In: Accounting
Write a little scenario explaining a way that you could commit payroll/HR fraud.
Explain what types of internal controls could prevent that fraud from occurring.
Solution
Timesheet Fraud
Timesheet fraud involves paying employees incorrectly for the hours they work. In some cases, companies overpay employees based on falsified timesheet submissions; employees might even have a co-worker clock in and out for them when they aren’t even scheduled to work. In one common timesheet scheme, an employee will “forget” to clock in or out, thus requiring a manual entry, to which they then add extra hours. In other cases, a payroll clerk may be in on the scheme, and manually overriding employee timesheets to increase the number of hours worked, or even the rate of pay.
Timesheet fraud can usually be caught quickly via regular audits and review of employee schedules, and strict policies regarding timesheet submissions and changes.
Internal controls
• A manager must approve any manual entries, and changes to pay rates, employee types, or a manager or human resources must document schedules in writing.
• Audits will reveal anomalies — such as the employee who is normally scheduled to work Monday through Friday suddenly clocking in on weekends — and stop fraud in its tracks.
Ghost Employees
Paying for employees who don’t actually work for the company.
You might be surprised. Ghost employees are the second most common type of fraud, and your payroll staff or manager often perpetrates it. In short, a ghost employee is either a fake employee who has never worked for your company — but who has been “created” by payroll to divert funds, or someone who once worked for the company and has since left, but was never officially terminated in the payroll system.
Consider this scenario: Your payroll clerk is Mary Elizabeth Smith.

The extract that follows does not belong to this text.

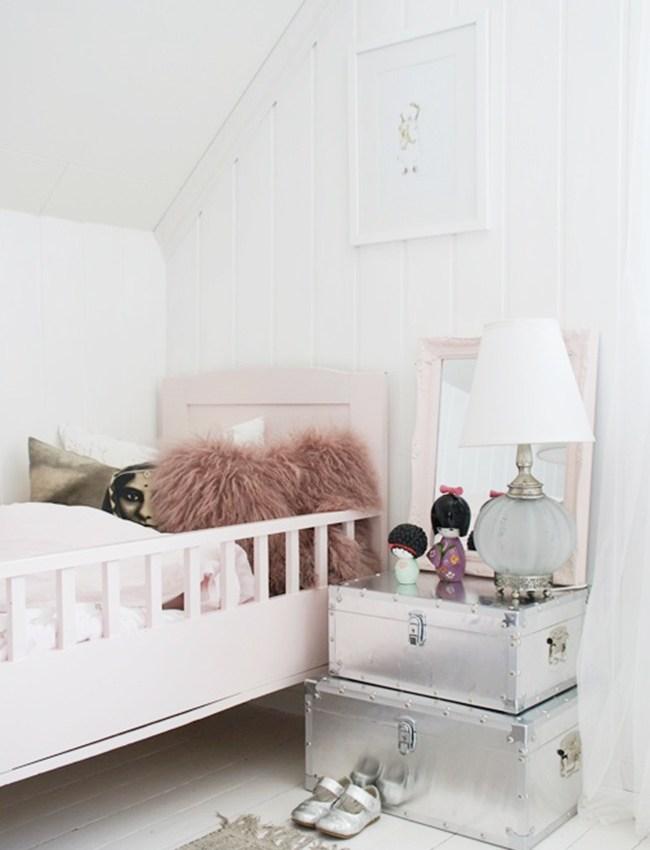 { Get the look } Une chambre d'enfant girly et vintage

Mary decided that she doesn’t earn enough, so she creates a “new” employee named Mary Beth Smith. Then, when she runs payroll, she cuts two checks, one legitimate to Mary Elizabeth, and then another to Mary Beth. In another scenario, assume that an employee recently left the company. Your payroll manager Mary Elizabeth decides that she’d like to earn that person’s salary, so she doesn’t terminate his or her pay, but instead diverts that pay with a check made out to Mary Beth Smith.
Much like timesheet fraud, ghost employees can usually be flushed out with
Internal controls
• Regular audits, and comparing your payroll registers to the checks that have been cut or deposits made to locate anomalies like duplicate names, addresses, and Social Security numbers, and the names of employees who no longer work for the company.
• Separation of duties also helps prevent this type of fraud. In other words, the person who processes payroll shouldn’t be the same person who makes changes to employee records.